Reproduce the blog post below on Avatar's reception in China and the United States in full, leaving every word and punctuation mark unchanged.

=== SELECTED EXCERPT ===

German FAZ Sets Avatar’s International Reception in US-vs-PRC Synopsis

Hyper-Urbanisation Criticism or Un-American Activities? Hell's Gate on Pandora (Source: Pandorapedia.com)

James Cameron’s Avatar [1] is a tremendous commercial success and will recuperate the long and fruitful relationship between Hollywood’s Big Business blockbusters and the Science Fiction and Fantasy genre itself. Probably it is doing for 3D cinema what Halo did 2001 for the X-Box in the game branch: It is more important for its ground-breaking 3D theatrical projection technology than for visionary ‘phuturist’ statements of artistic excellence in art or design.

Although I don’t have seen it either in 3D spectacles version nor in standard 2D yet, I am tending to follow my strong prejudgements against this ‘Pocahontas-in-Space’ and trying to procrastinate any close encouters of whatever kind as long as possible. But having  in mind that our upcoming PHUTURAMA session [2] does not reflect explicitly the world-wide success of this stunningly well performing Science Fiction mega-blockbuster, I am lucky to get inspired to write something in this particular blog by the occasion that my favourite newspaper confronted their Feuilleton readers on January 21, 2010 with two synoptically arranged stories [3], referring the different reception and debate in the People’s Republic of China and in the movie’s domestic U. S. homeland.

Out of the Blue?

Avatar seems to serve as a perfect bluescreen for projecting randomly heteregenous political notions and criticisms onto it. Following the report from Frankfurter Allgemeine Zeitung correspondent the Chinese response seems to interprete and identify the role of the movie’s indigenous Pandoran Na’vi – ‘native’ or just ‘naïve’? – with the obstructive movement against brute force or just plain criminal-minded  ‘urbanisation’ practices which completely re-rendered the surface of Chinese cityscapes from scratch and produced anti-modernistic counter-heroes like the inhabitants of the famous “nail house” [4] in Chongqing. Indeed, this iconic building really resembles the Pandora’s low-gravity caused shifting mountain compounds. Limiting the cinemas that are playing the movie has been suspected therefore as an anti-oppositional move of repression by the all-mighty censorship authorities to promote the upcoming launch of a more patriotic movie on Confuzius.

=== LISTED ENTRIES ===

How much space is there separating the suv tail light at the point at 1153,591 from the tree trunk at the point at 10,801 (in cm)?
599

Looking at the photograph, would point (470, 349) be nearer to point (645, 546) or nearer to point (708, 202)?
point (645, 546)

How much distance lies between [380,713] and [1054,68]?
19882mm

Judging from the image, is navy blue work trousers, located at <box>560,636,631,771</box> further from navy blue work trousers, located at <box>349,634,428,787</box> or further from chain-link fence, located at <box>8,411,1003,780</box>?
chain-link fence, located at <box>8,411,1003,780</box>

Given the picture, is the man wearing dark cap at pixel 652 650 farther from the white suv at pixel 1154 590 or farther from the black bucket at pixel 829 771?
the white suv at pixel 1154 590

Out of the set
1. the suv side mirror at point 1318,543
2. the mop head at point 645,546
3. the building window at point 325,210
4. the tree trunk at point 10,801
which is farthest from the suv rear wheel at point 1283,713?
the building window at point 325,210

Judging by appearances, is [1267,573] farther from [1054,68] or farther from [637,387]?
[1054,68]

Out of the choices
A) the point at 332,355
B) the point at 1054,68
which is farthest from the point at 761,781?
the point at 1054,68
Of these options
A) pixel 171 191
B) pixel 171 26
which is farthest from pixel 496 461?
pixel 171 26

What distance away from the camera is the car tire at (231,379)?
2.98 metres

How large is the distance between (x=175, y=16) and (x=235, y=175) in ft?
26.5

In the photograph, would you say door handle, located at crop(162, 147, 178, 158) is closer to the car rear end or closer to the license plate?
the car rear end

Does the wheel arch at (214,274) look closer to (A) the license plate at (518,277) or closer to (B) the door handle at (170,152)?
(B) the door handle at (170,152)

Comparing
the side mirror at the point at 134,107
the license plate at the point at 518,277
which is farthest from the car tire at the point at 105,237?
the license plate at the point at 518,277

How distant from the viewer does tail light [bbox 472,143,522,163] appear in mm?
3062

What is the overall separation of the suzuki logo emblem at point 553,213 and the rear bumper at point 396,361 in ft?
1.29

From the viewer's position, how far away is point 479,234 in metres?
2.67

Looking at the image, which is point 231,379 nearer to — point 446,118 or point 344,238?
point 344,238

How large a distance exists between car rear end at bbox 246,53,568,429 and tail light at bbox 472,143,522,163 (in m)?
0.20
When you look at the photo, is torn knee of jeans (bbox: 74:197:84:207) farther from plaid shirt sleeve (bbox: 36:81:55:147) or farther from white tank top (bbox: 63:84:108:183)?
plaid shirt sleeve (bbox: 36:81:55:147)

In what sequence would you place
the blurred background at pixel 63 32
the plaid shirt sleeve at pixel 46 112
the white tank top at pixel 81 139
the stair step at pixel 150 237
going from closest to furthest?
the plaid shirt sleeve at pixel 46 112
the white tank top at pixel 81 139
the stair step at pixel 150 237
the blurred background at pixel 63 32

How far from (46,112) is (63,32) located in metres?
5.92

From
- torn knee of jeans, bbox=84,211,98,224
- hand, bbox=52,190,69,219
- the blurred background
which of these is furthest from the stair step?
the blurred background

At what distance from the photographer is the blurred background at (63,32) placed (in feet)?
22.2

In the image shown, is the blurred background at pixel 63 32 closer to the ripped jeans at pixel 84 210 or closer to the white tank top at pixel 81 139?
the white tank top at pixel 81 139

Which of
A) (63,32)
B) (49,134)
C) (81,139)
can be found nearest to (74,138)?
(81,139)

===

THE OUTPUT
German FAZ Sets Avatar’s International Reception in US-vs-PRC Synopsis

Hyper-Urbanisation Criticism or Un-American Activities? Hell's Gate on Pandora (Source: Pandorapedia.com)

James Cameron’s Avatar [1] is a tremendous commercial success and will recuperate the long and fruitful relationship between Hollywood’s Big Business blockbusters and the Science Fiction and Fantasy genre itself. Probably it is doing for 3D cinema what Halo did 2001 for the X-Box in the game branch: It is more important for its ground-breaking 3D theatrical projection technology than for visionary ‘phuturist’ statements of artistic excellence in art or design.

Although I don’t have seen it either in 3D spectacles version nor in standard 2D yet, I am tending to follow my strong prejudgements against this ‘Pocahontas-in-Space’ and trying to procrastinate any close encouters of whatever kind as long as possible. But having  in mind that our upcoming PHUTURAMA session [2] does not reflect explicitly the world-wide success of this stunningly well performing Science Fiction mega-blockbuster, I am lucky to get inspired to write something in this particular blog by the occasion that my favourite newspaper confronted their Feuilleton readers on January 21, 2010 with two synoptically arranged stories [3], referring the different reception and debate in the People’s Republic of China and in the movie’s domestic U. S. homeland.

Out of the Blue?

Avatar seems to serve as a perfect bluescreen for projecting randomly heteregenous political notions and criticisms onto it. Following the report from Frankfurter Allgemeine Zeitung correspondent the Chinese response seems to interprete and identify the role of the movie’s indigenous Pandoran Na’vi – ‘native’ or just ‘naïve’? – with the obstructive movement against brute force or just plain criminal-minded  ‘urbanisation’ practices which completely re-rendered the surface of Chinese cityscapes from scratch and produced anti-modernistic counter-heroes like the inhabitants of the famous “nail house” [4] in Chongqing. Indeed, this iconic building really resembles the Pandora’s low-gravity caused shifting mountain compounds. Limiting the cinemas that are playing the movie has been suspected therefore as an anti-oppositional move of repression by the all-mighty censorship authorities to promote the upcoming launch of a more patriotic movie on Confuzius.